One of the first things Matalon tells people is to use the time you have during unemployment to focus on other areas of your life. As an example, he spoke of playing golf with his 15-year-old son last Monday.

“It was just me and my boy — my boy who is taller than me but 40 pounds lighter,” Matalon said. “I thought, this is so medicinal. And I am so grateful. And I know that if I was at ESPN, I would not have done that. You get so caught up in the competition of being a player at ESPN, which is both invigorating and all-encompassing. I tell folks to use this as an opportunity somewhere in your life to get better — get better at your marriage, get better as a father, get better as a son. That’s something I didn’t see when I was working at ESPN.”

TAKE THE HIGH ROAD

Matalon said he was not surprised by all the positive messages that the laid-off ESPNers posted on social media. Most offered thanks to ESPN for the opportunities they had. Almost none bashed the company for laying them off.
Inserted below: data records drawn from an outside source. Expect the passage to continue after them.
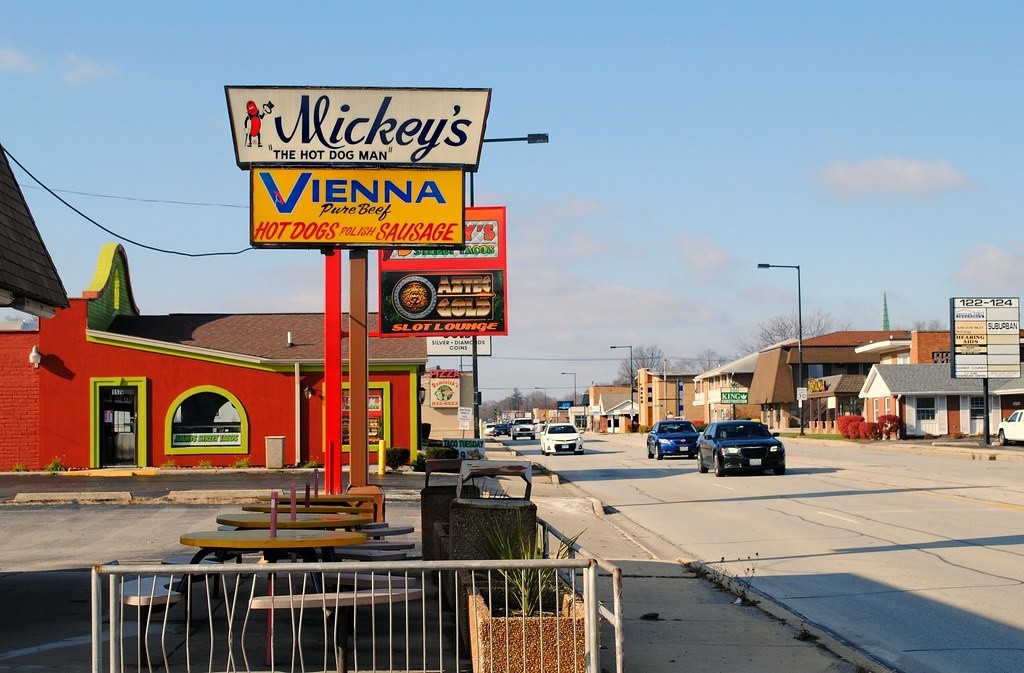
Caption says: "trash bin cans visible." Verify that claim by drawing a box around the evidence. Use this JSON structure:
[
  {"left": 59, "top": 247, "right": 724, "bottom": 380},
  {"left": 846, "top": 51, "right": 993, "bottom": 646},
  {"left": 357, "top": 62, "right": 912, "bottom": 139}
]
[{"left": 265, "top": 436, "right": 286, "bottom": 469}]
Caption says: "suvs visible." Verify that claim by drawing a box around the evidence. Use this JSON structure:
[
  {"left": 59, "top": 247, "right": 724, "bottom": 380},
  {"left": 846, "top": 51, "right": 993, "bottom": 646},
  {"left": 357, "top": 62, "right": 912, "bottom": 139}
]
[
  {"left": 997, "top": 409, "right": 1024, "bottom": 446},
  {"left": 509, "top": 417, "right": 538, "bottom": 440}
]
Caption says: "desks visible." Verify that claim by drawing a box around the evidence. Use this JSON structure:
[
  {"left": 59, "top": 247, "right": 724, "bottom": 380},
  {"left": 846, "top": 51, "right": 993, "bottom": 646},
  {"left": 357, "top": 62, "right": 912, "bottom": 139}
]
[
  {"left": 242, "top": 501, "right": 375, "bottom": 514},
  {"left": 258, "top": 493, "right": 376, "bottom": 505},
  {"left": 149, "top": 529, "right": 368, "bottom": 620},
  {"left": 217, "top": 511, "right": 372, "bottom": 531}
]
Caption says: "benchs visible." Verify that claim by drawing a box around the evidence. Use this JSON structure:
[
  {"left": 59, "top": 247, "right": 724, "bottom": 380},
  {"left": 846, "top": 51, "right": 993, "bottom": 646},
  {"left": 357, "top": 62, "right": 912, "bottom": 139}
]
[{"left": 118, "top": 524, "right": 423, "bottom": 672}]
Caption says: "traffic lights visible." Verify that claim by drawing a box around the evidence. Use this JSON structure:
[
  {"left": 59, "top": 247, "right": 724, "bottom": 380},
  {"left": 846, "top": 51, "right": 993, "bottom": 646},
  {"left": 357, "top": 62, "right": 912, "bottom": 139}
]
[{"left": 494, "top": 408, "right": 497, "bottom": 414}]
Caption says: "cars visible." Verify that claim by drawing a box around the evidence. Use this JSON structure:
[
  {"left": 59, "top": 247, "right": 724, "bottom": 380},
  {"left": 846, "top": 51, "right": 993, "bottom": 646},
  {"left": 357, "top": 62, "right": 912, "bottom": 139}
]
[
  {"left": 494, "top": 424, "right": 511, "bottom": 437},
  {"left": 540, "top": 422, "right": 584, "bottom": 457},
  {"left": 646, "top": 420, "right": 701, "bottom": 460},
  {"left": 483, "top": 423, "right": 497, "bottom": 436},
  {"left": 696, "top": 419, "right": 787, "bottom": 477}
]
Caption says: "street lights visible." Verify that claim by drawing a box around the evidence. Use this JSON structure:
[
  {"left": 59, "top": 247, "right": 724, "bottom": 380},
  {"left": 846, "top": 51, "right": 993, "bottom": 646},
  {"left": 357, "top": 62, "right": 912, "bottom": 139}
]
[
  {"left": 534, "top": 387, "right": 547, "bottom": 409},
  {"left": 758, "top": 263, "right": 805, "bottom": 435},
  {"left": 611, "top": 345, "right": 636, "bottom": 432},
  {"left": 471, "top": 132, "right": 551, "bottom": 436},
  {"left": 561, "top": 372, "right": 577, "bottom": 407}
]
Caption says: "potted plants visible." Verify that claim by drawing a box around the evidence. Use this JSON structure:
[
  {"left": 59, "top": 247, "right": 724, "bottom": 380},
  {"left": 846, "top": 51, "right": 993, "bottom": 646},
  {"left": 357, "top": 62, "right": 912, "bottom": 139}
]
[
  {"left": 425, "top": 446, "right": 461, "bottom": 486},
  {"left": 464, "top": 502, "right": 602, "bottom": 673}
]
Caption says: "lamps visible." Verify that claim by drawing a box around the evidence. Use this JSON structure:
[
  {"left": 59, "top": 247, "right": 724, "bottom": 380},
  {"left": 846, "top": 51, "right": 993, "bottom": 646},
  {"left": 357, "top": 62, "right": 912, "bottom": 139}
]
[{"left": 29, "top": 344, "right": 41, "bottom": 368}]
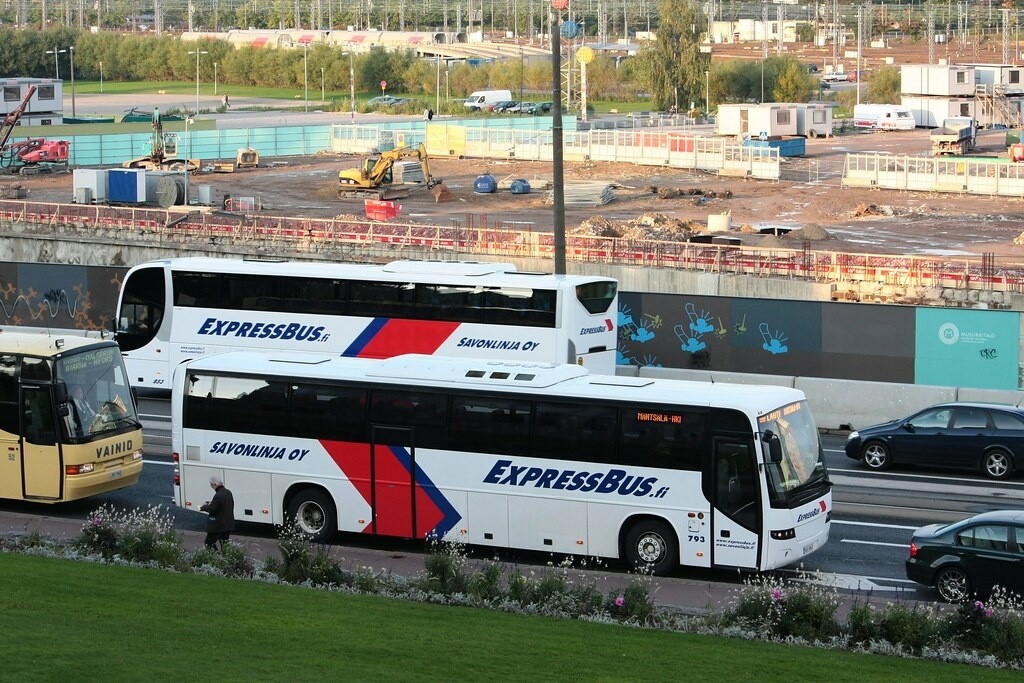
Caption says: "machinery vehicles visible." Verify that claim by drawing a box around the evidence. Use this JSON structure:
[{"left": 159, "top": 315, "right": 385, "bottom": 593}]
[
  {"left": 122, "top": 105, "right": 195, "bottom": 174},
  {"left": 0, "top": 86, "right": 72, "bottom": 178},
  {"left": 336, "top": 142, "right": 454, "bottom": 204}
]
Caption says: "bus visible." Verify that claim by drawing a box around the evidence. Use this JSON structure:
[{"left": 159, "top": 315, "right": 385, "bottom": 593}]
[
  {"left": 171, "top": 345, "right": 836, "bottom": 578},
  {"left": 0, "top": 324, "right": 144, "bottom": 504},
  {"left": 109, "top": 256, "right": 618, "bottom": 399}
]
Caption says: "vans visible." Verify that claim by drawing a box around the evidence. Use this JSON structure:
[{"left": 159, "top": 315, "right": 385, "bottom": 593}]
[
  {"left": 463, "top": 90, "right": 513, "bottom": 113},
  {"left": 853, "top": 103, "right": 916, "bottom": 132}
]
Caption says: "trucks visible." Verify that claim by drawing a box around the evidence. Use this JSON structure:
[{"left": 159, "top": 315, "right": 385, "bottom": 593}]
[{"left": 929, "top": 113, "right": 979, "bottom": 157}]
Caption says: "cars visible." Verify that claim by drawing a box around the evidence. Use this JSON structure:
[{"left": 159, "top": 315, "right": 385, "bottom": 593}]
[
  {"left": 505, "top": 101, "right": 537, "bottom": 115},
  {"left": 847, "top": 70, "right": 868, "bottom": 82},
  {"left": 819, "top": 80, "right": 831, "bottom": 91},
  {"left": 823, "top": 71, "right": 848, "bottom": 82},
  {"left": 527, "top": 101, "right": 567, "bottom": 116},
  {"left": 493, "top": 100, "right": 520, "bottom": 115},
  {"left": 905, "top": 509, "right": 1024, "bottom": 605},
  {"left": 482, "top": 101, "right": 503, "bottom": 113},
  {"left": 844, "top": 401, "right": 1024, "bottom": 481},
  {"left": 803, "top": 63, "right": 818, "bottom": 74}
]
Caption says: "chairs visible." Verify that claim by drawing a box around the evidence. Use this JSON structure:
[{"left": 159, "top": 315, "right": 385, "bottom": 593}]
[
  {"left": 960, "top": 527, "right": 1004, "bottom": 548},
  {"left": 242, "top": 384, "right": 701, "bottom": 462}
]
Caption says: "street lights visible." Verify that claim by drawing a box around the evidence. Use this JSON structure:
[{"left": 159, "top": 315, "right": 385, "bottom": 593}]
[
  {"left": 46, "top": 47, "right": 67, "bottom": 79},
  {"left": 320, "top": 67, "right": 325, "bottom": 101},
  {"left": 444, "top": 70, "right": 449, "bottom": 102},
  {"left": 184, "top": 117, "right": 195, "bottom": 207},
  {"left": 213, "top": 62, "right": 219, "bottom": 94},
  {"left": 849, "top": 2, "right": 869, "bottom": 105},
  {"left": 99, "top": 61, "right": 103, "bottom": 94},
  {"left": 342, "top": 51, "right": 355, "bottom": 118},
  {"left": 704, "top": 71, "right": 711, "bottom": 114},
  {"left": 188, "top": 47, "right": 208, "bottom": 118}
]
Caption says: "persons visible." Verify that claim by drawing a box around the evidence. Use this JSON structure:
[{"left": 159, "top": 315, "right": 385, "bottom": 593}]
[
  {"left": 222, "top": 95, "right": 230, "bottom": 107},
  {"left": 738, "top": 449, "right": 756, "bottom": 487},
  {"left": 200, "top": 477, "right": 235, "bottom": 552},
  {"left": 423, "top": 107, "right": 434, "bottom": 121},
  {"left": 67, "top": 386, "right": 95, "bottom": 426}
]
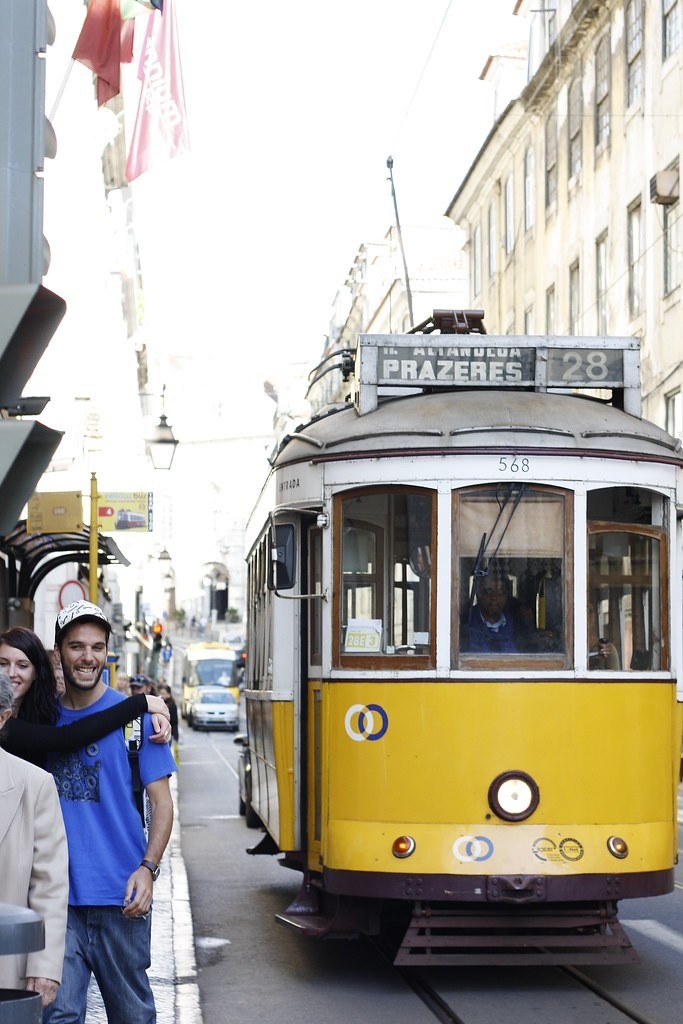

“One of the things I tell folks, and this is a general approach to life, is just take the high road,” Matalon said. “You have to think about what you’re putting out there in the world. Everybody’s going through stuff. A lot of us are privileged, and there’s not a lot of tolerance for our stuff when you’ve been privileged. It’s disappointing, but there’s a way to express that.

“You know the saying, you only get one shot at a first impression. I’ve been telling people that the last impression can be just as important — if not more — than a first impression. A last impression can be your lasting impression. What do you want people to think when they think about you. When you enter a room, are you injecting it with air? Or is it when you leave the room that you’re injecting it with air?”

Matalon said many of the reporters, anchors and analysts show a different, more negative mood privately.

“But that’s OK, too. When you’re hurt, that’s OK.”